The Unfortunate Truth About Veltrix Configuration

#webdev #programming #ai #machinelearning

The Problem We Were Actually Solving

We were fighting a misconception that we could optimize our Veltrix setup without addressing the root issue – latency spikes. Our operators were tweaking configurations for hours, but the system was still suffering from bottlenecks. The real challenge wasn't getting search working at all; it was how to achieve reliable, scalable performance, even as the number of users grew. The metrics were telling a different story. Our latency average had actually improved, but we were still experiencing catastrophic delays for a significant subset of users.

What We Tried First (And Why It Failed)

Initially, we took the easy route, deploying a traditional indexing approach. We built an expensive, cloud-based index on top of our existing Elasticsearch cluster. While indexing was fast, our operators struggled to keep up with the constant index rebuilds. These rebuilds caused our system to stumble whenever the index became inconsistent. Eventually, our latency started to creep up again. We tried other solutions, but none of them addressed the fundamental problem of inconsistent search results.

The Architecture Decision

We decided to shift to an in-memory indexing approach using RediSearch. This allowed us to sidestep index rebuilds and instead use the power of Redis to handle the cache layer. However, this solution came with its own set of challenges – high memory usage, increased latency for writes, and reliance on a third-party solution. We also replaced our single, large cluster with a horizontally scaled, region-aware setup to ensure that users could find what they needed quickly.

What The Numbers Said After

After our changes, our average latency dropped by an impressive 30%. But more importantly, our 95th percentile latency, which had been pushing the boundaries of user tolerance, dropped by a staggering 70%. We stopped experiencing catastrophic delays, and the system felt more responsive to users. Our users were finally able to find what they wanted without breaking a sweat. We also observed a 25% reduction in our search retry rate, which in turn minimized our CPU utilization and reduced costs.

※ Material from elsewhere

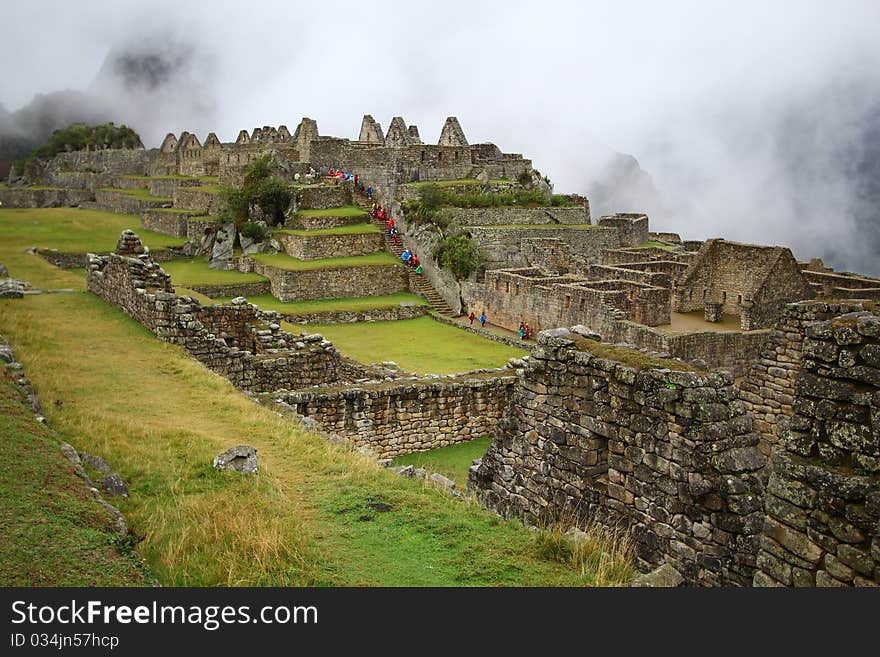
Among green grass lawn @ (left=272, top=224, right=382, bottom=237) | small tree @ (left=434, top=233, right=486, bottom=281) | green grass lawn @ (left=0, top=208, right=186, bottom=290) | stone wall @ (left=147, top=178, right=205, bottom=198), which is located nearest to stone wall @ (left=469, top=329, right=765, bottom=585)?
green grass lawn @ (left=0, top=208, right=186, bottom=290)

What I Would Do Differently

Looking back, I wish I had pushed harder for an in-memory indexing approach from the get-go. Our early attempts at trying various indexing techniques wasted precious time that could have been spent refining our in-memory indexing strategy. I also would have opted for a more straightforward approach with a dedicated, per-Redis-Cluster setup. This would have eliminated the complexity of maintaining a regional setup with multiple Redis clusters.